August 28, 2001 at 12:21 pm
For disaster-recovery purposes I’m trying to clone a SQL 7 Server. I’ve encountered plenty of weird behavior, like SQL Server refusing to start after the master database has been resorted! It seems to be a sensitive process.
Is the order of operations shown below correct? Any help much appreciated.
1. Dump all databases from the “source” machine (include master, msdb, model) to disk
2. Install a clean copy of SQL Server 7 on the “clone” (apply the same SQL SP). Make sure the directory paths used on the clone are the same as those used on the source machine, e.g. D:\mssql7\data
3.Create empty databases on “clone” using DB names from “source” box
4.Restore “clone” databases from “source” dumps.
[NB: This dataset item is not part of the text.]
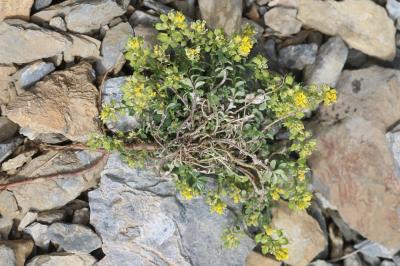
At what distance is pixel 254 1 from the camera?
14.3 feet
Restore master database on “clone” from dumps
5.Stop SQL Server on clone machine; stop SqlAgent, stop SqlManager.
6.Start SQL server in single-user mode: “D> sqlservr –m” from DOS box
7.Open Query Analyzer, restore master database using
“restore database master from disk = ‘D:\mssql7\backup\master.bak’
Result: “the master database has been successfully restored”
8. Using Enterprise Manager, restore msdb, model
Then again, should I create “empty” databases on the clone, restore master, msdb, and then restore the databases form the dumps? Boy am I goofed up!
Bill
August 29, 2001 at 4:51 pm
Bill, I've got an article on here that might help you:
http://www.sqlservercentral.com/columnists/awarren/20010425205439_1.asp
The short story is the simplest way I've found is to do the install on the "new" server, then stop the service (make sure you use the same folder location for the install). Stop the service on the other server, copy over the *.mdf *.log files to the "new" server (overwriting the ones just installed), then restart both.
Of course, if you can't stop the service on the orig server you have to work harder!